Though Murkowski proposed the amendment it was never offered in the Senate, which adopted last year’s energy bill and failed to take up any of the 393 amendments offered to this year’s bill, said Chuck Kleeschulte, the senator’s spokesman.

Congressional chance not good

Senate leadership decided to pass last year’s bill and move it to a conference committee with the House rather than debate amendments to the new version. The conference committee, which is expected to start work next month, will pick, choose and rewrite the House and Senate versions of the bill in an attempt to draft a measure acceptable to both chambers and the president.

Although the committee could add Murkowski’s Alaska-ownership amendment to the bill, Kleeschulte said it’s unlikely since it is not part of either version before the conferees. “It’s not absolutely dead as a doornail, but its chance of passing is not very good.”

No requirement before state legislators

State legislators have discussed requiring Alaska investment in the project, but no such measure is before lawmakers.

Whereas everyone wants the project to move forward with Alaska investment and in-state benefits of the gas, requiring the producers to take on partners is different, said Rep. Hugh Fate, chairman of the House Resources Committee and a member of the Oil and Gas Committee.However, Fate, a Fairbanks Republican, said he expects the producers would be “more than happy to share the risk” with other investors. “If the producers look at the potential investors … they’re going to look at every aspect of their financial sheet.”

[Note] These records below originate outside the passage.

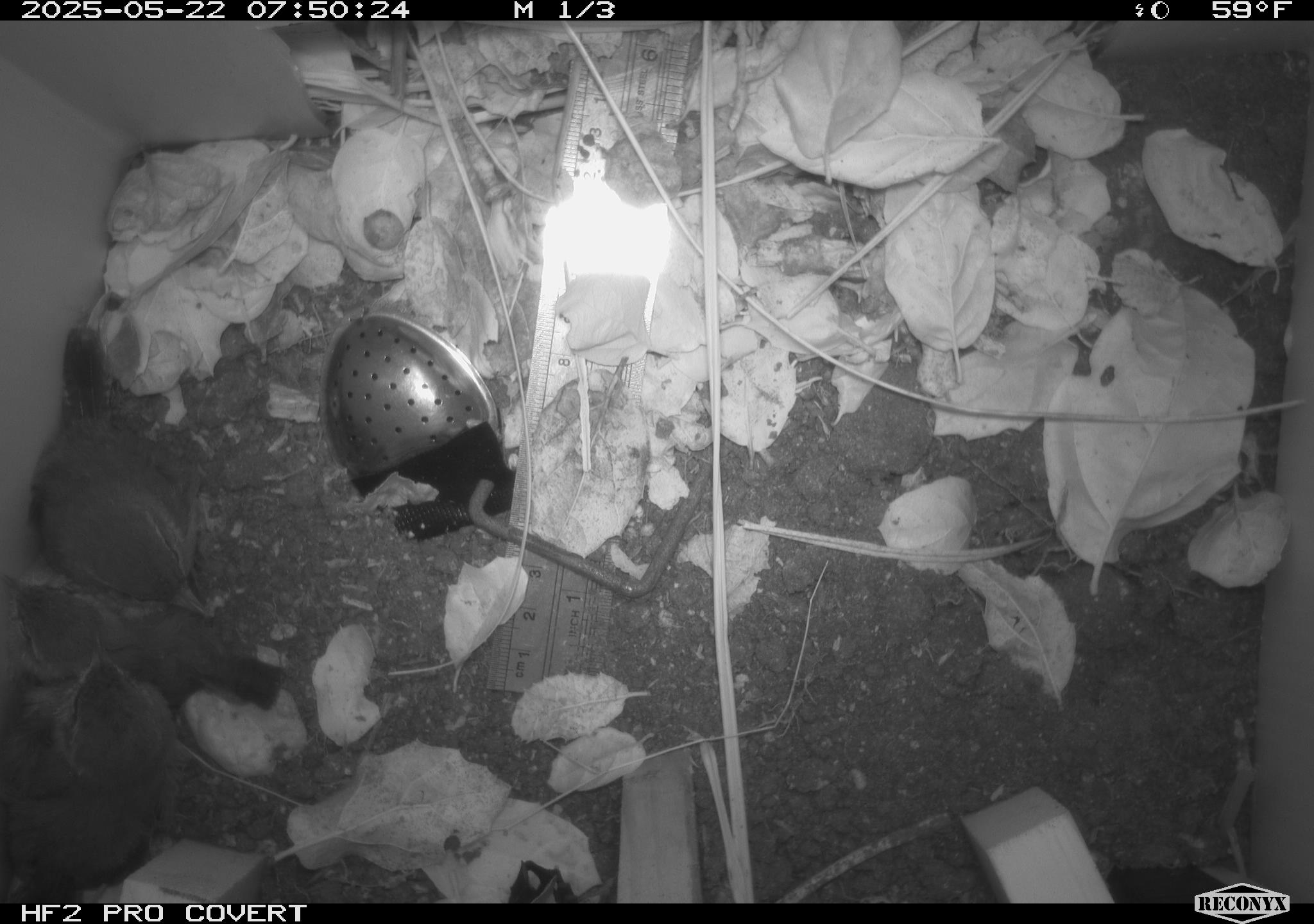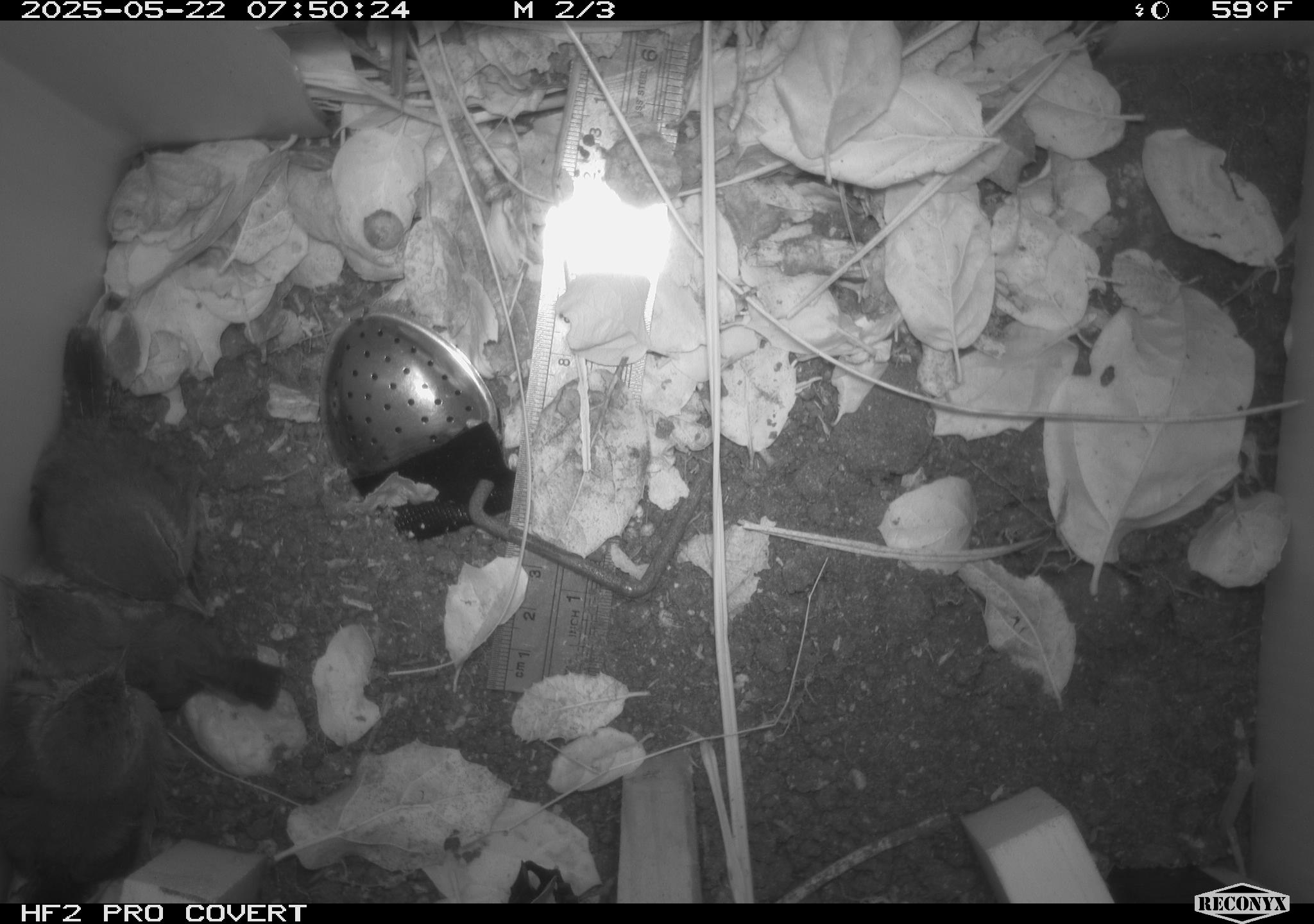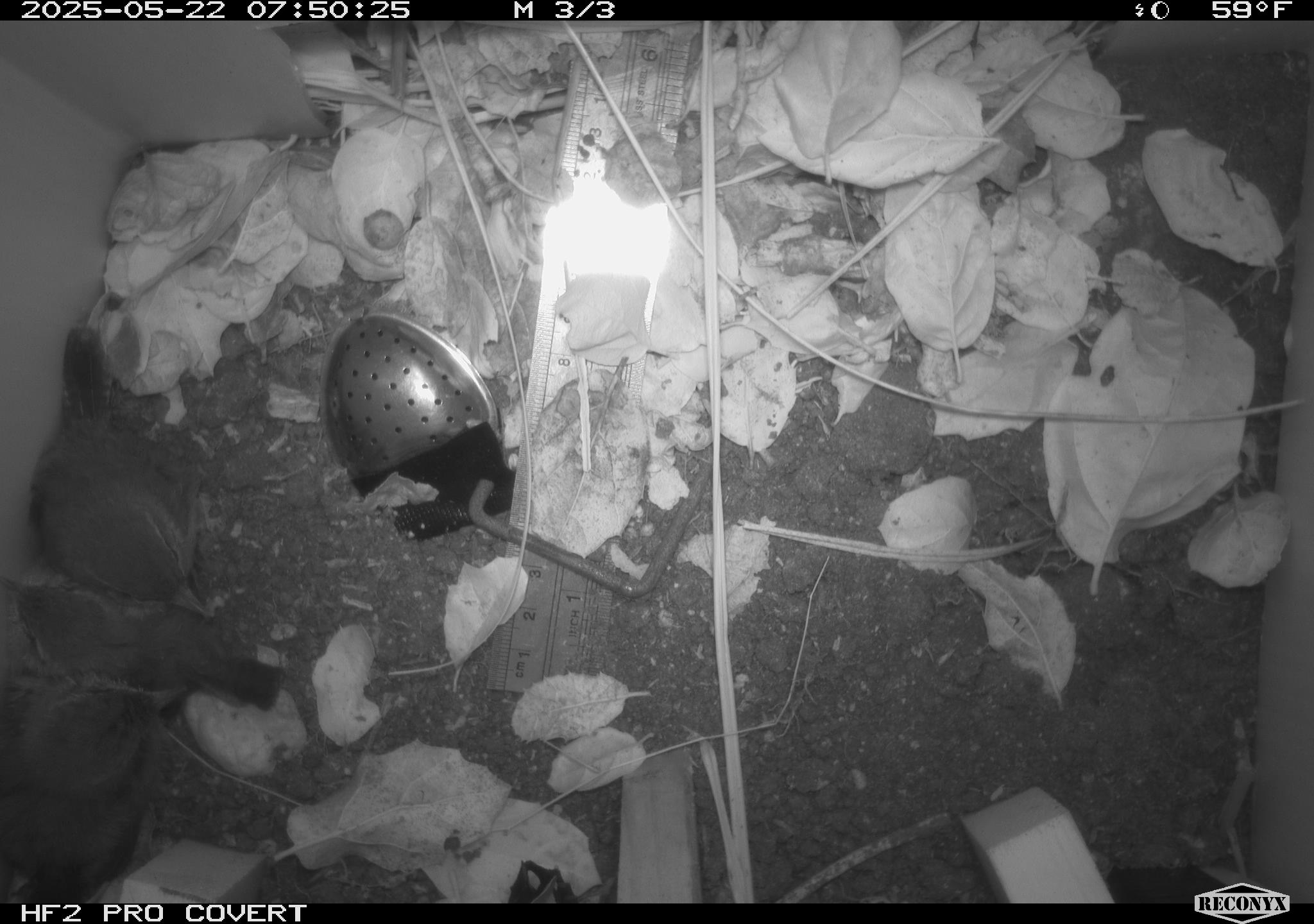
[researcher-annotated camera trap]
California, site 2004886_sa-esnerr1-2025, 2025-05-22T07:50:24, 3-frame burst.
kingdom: Animalia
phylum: Chordata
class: Aves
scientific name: Aves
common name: bird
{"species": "bird (Aves)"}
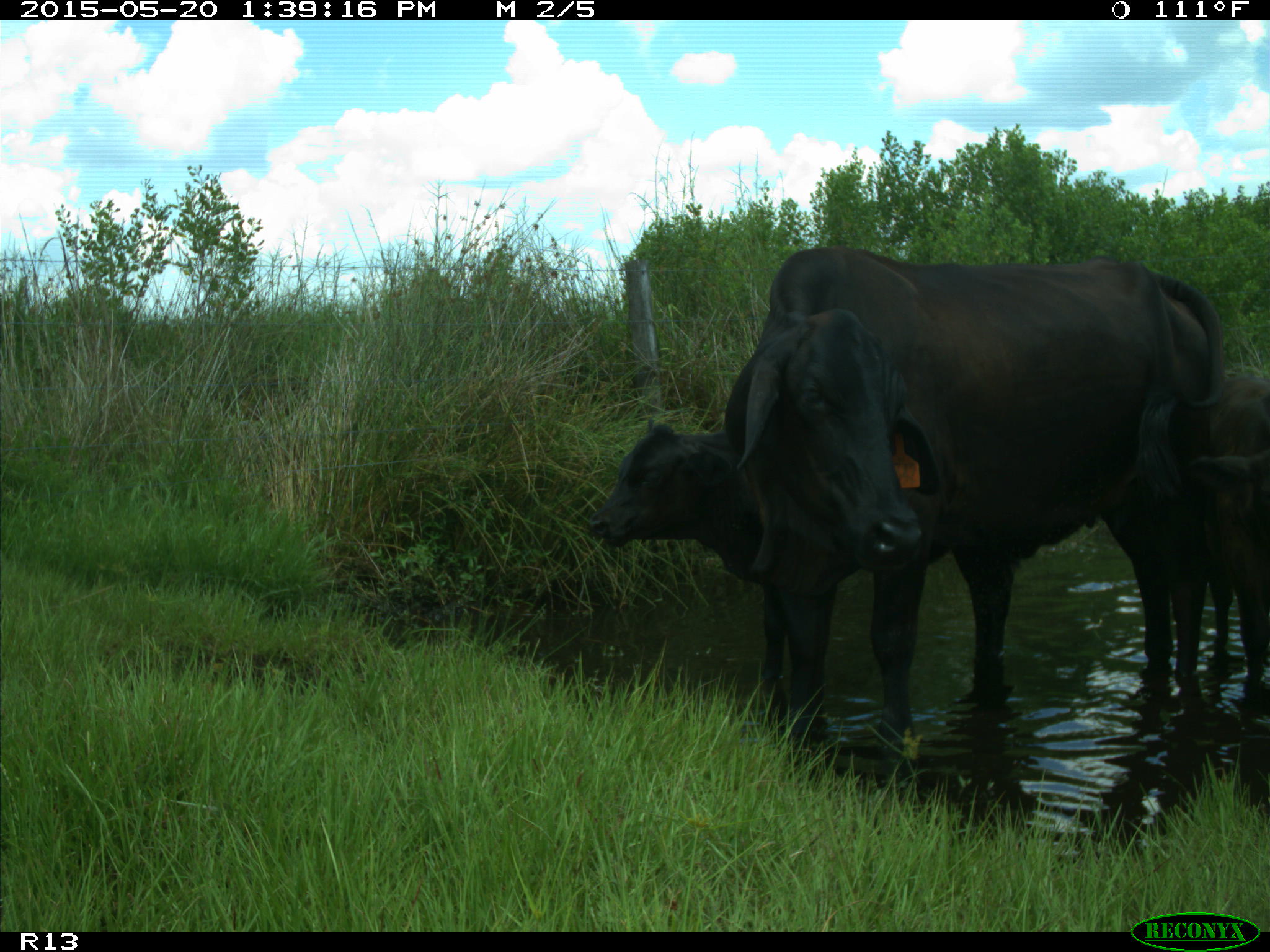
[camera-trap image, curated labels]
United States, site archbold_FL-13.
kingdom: Animalia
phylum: Chordata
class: Mammalia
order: Artiodactyla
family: Bovidae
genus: Bos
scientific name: Bos taurus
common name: domestic cow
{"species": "Bos taurus (domestic cow)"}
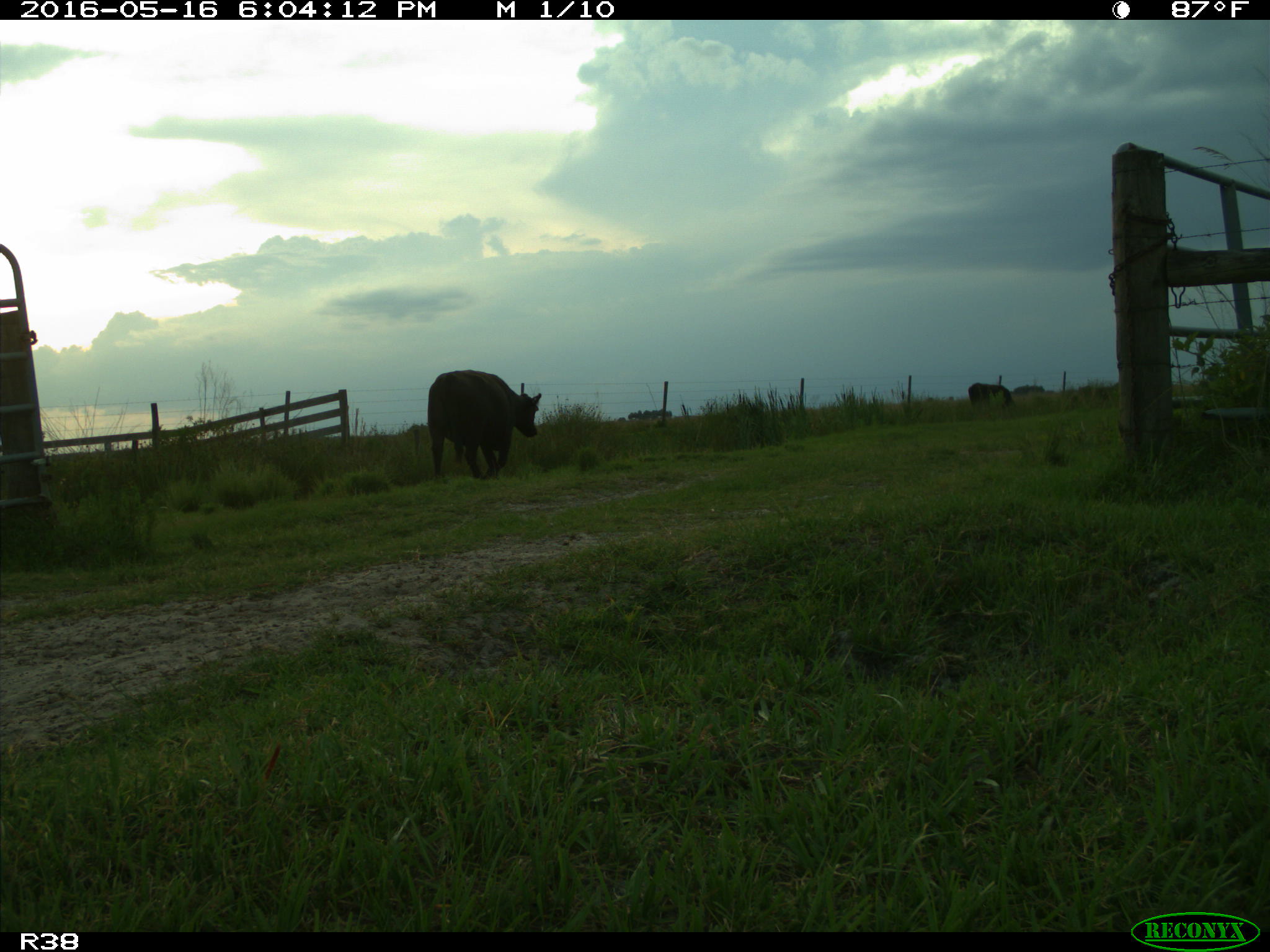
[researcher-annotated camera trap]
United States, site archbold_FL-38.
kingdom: Animalia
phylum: Chordata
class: Mammalia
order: Artiodactyla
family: Bovidae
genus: Bos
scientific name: Bos taurus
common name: domestic cow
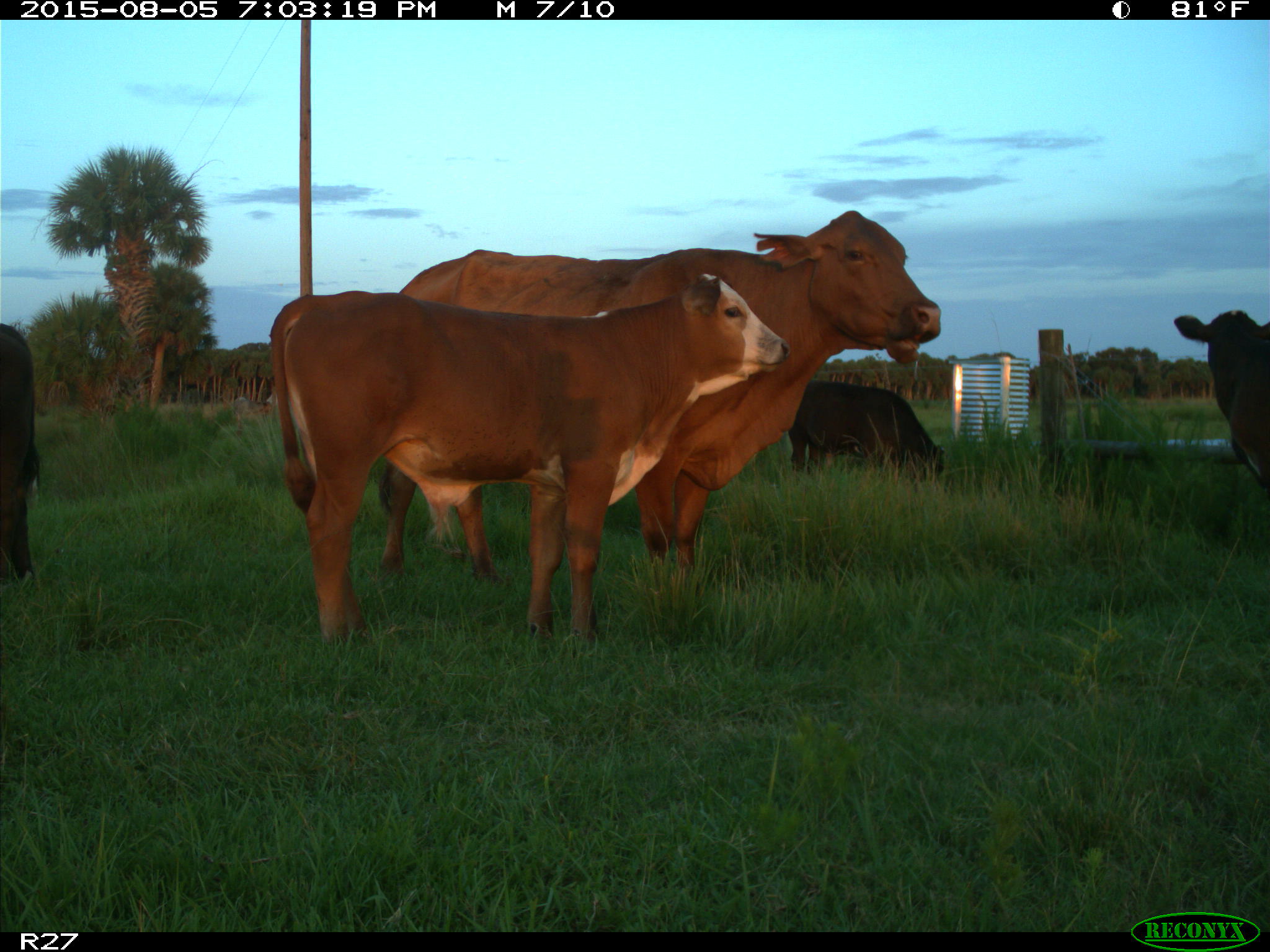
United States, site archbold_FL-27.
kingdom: Animalia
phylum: Chordata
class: Mammalia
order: Artiodactyla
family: Bovidae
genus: Bos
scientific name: Bos taurus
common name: domestic cow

Money also is likely to be the determining issue, said Rep. Norman Rokeberg. The producers would want to see that the partners could come up with the cash and obtain financing for the rest of their share of the project, he said.

“Conceptually, I have no problem with that,” the Anchorage Republican said. “Obviously, if they (the producers) want to cooperate, that’s great.” The goal is to build a pipeline and bring benefits to Alaskans, he said.

He is cautious, however, about a state law mandating that the producers accept specific partners. “Whether we need to enact legislation is another issue,” said Rokeberg, a member of the House Oil and Gas and Labor and Commerce committees.